--- ARTICOLO ---
※ ※ ※
II) Nel settore penale, poiché il sistema è oggi largamente inefficace sia per il corto circuito determinato dal rapporto tra lunghezza dei processi e termini di prescrizione, sia per il carattere virtuale che la pena ha assunto in troppi casi, e dunque non è in grado di svolgere alcuna funzione deterrente; inoltre, per altro verso, i provvedimenti cautelari reali e personali, adottati in assenza di contraddittorio, anche per la loro rilevanza mediatica hanno ormai assunto una funzione sostanzialmente surrogatoria della pena, occorrerebbe:
a) un intervento drastico sul terreno degli istituti della contumacia e delle notifiche. Fermo restando che non deve celebrarsi un processo a carico di imputato per il quale non vi è prova che ne
abbia avuto conoscenza, la nomina del difensore dovrebbe valere comunque come elezione di domicilio ai fini di tutte le comunicazioni, anche in via telematica. L'irragionevole durata del processo - come è noto, una pena in sé - non può giustificare l'ampliamento dei termini di prescrizione. E tuttavia, nell'attuale situazione, termini di prescrizione brevi comportano un indiretto effetto-amnistia. È necessario intervenire, dunque, attraverso un bilanciamento dei diritti fondamentali delle parti processuali. Sarebbe necessario prevedere, in proposito, un doppio termine di prescrizione: l'uno oggettivo, anche molto ampio, decorrente dal fatto-reato; e l'altro soggettivo, decorrente dall'iscrizione nel registro degli indagati, molto più ristretto: il diritto del cittadino, infatti, è quello di non essere sottoposto a tempo indefinito a un «processo»;
b) tutti i provvedimenti cautelari andrebbero adottati da un giudice collegiale (generalizzando, cioè, la soluzione introdotta dal decreto-legge sullo smaltimento dei rifiuti in Campania). Per garantire meglio il contraddittorio, tranne che per i reati di criminalità organizzata, si potrebbe immaginare che sulla richiesta di arresto o sequestro decida un giudice collegiale in contraddittorio con la difesa dell'indagato, entro un termine breve e perentorio, previa applicazione all'indagato del fermo del pubblico ministero (domiciliare o in strutture apposite) per soddisfare le esigenze cautelari;
c) quanto alle intercettazioni telefoniche, fermi restando gli emendamenti proposti al disegno di legge del Governo, resta il fatto che, in quanto strumento d'indagine altamente invasivo, dovrebbero essere richieste dal capo dell'ufficio e disposte da un giudice collegiale; in quanto strumento altamente costoso, inoltre, dovrebbero essere sottoposte a un budget annuale di massima per ciascuna procura, determinato d'intesa con il CSM;
d) nessuna seria efficacia deterrente potrà essere assicurata dal sistema penale se la pena non torna ad essere effettiva. Si conferma la necessità di una rivisitazione della legislazione penale ispirata al principio di residualità: occorre, in sostanza, una drastica depenalizzazione, accompagnata da istituti quali l'oblazione nel processo penale per i reati bagatellari, l'archiviazione per irrilevanza sociale del fatto, e soprattutto, nella doverosa ottica di tutela delle vittime, l'estinzione del reato in seguito a condotte riparatorie. È assolutamente indispensabile, poi, una profonda revisione del modello sanzionatorio, che riduca l'utilizzazione della pena detentiva (troppo spesso tanto apparentemente pesante quanto nei fatti meramente virtuale) e la sostituisca con pene alternative alla detenzione (interdittive, prescrittive o ablative), di cui assicurare l'effettività. Anche la pena detentiva, ove irrogata, deve essere effettivamente scontata. In proposito, è necessario ripensare tanto l'istituto della sospensione condizionale della pena, quanto l'impianto della legge Simeone-Saraceni. In ogni caso, per restituire certezza alla pena, detentiva o meno, occorre affidare al giudice che l'ha irrogata anche la decisione circa le concrete modalità di esecuzione della stessa.
※ ※ ※
Alcuni record:

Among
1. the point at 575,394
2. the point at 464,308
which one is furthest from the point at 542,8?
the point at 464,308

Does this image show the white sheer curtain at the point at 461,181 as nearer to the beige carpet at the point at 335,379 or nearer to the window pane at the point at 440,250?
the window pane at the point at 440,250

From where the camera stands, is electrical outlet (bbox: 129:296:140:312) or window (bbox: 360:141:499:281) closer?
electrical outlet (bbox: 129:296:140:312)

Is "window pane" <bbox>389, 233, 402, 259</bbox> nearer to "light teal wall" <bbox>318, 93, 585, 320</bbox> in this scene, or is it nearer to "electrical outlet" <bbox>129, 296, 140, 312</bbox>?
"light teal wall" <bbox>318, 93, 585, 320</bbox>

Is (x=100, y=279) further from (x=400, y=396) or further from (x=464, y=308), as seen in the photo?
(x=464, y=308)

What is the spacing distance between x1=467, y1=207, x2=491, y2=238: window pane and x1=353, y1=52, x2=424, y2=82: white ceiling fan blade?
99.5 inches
※ ※ ※
--- DA SVOLGERE ---
- a) Indica se ciascuna delle seguenti affermazioni concorda con l'articolo, rispondendo sì o no e citando alla lettera le parole dell'articolo che lo stabiliscono: (i) la nomina del difensore dovrebbe valere come elezione di domicilio; (ii) l'irragionevole durata del processo giustifica l'ampliamento dei termini di prescrizione; (iii) le intercettazioni telefoniche dovrebbero essere disposte da un giudice collegiale.
- b) Ricopia riga per riga tutti i record riportati sopra, senza modificarne né tralasciarne alcuna.

--- RISPOSTE IN ORDINE ---
- a)
(i) Sì: «la nomina del difensore dovrebbe valere comunque come elezione di domicilio ai fini di tutte le comunicazioni».
(ii) No: «L'irragionevole durata del processo - come è noto, una pena in sé - non può giustificare l'ampliamento dei termini di prescrizione».
(iii) Sì: «dovrebbero essere richieste dal capo dell'ufficio e disposte da un giudice collegiale».

- b)
Among
1. the point at 575,394
2. the point at 464,308
which one is furthest from the point at 542,8?
the point at 464,308

Does this image show the white sheer curtain at the point at 461,181 as nearer to the beige carpet at the point at 335,379 or nearer to the window pane at the point at 440,250?
the window pane at the point at 440,250

From where the camera stands, is electrical outlet (bbox: 129:296:140:312) or window (bbox: 360:141:499:281) closer?
electrical outlet (bbox: 129:296:140:312)

Is "window pane" <bbox>389, 233, 402, 259</bbox> nearer to "light teal wall" <bbox>318, 93, 585, 320</bbox> in this scene, or is it nearer to "electrical outlet" <bbox>129, 296, 140, 312</bbox>?
"light teal wall" <bbox>318, 93, 585, 320</bbox>

Is (x=100, y=279) further from (x=400, y=396) or further from (x=464, y=308), as seen in the photo?
(x=464, y=308)

What is the spacing distance between x1=467, y1=207, x2=491, y2=238: window pane and x1=353, y1=52, x2=424, y2=82: white ceiling fan blade?
99.5 inches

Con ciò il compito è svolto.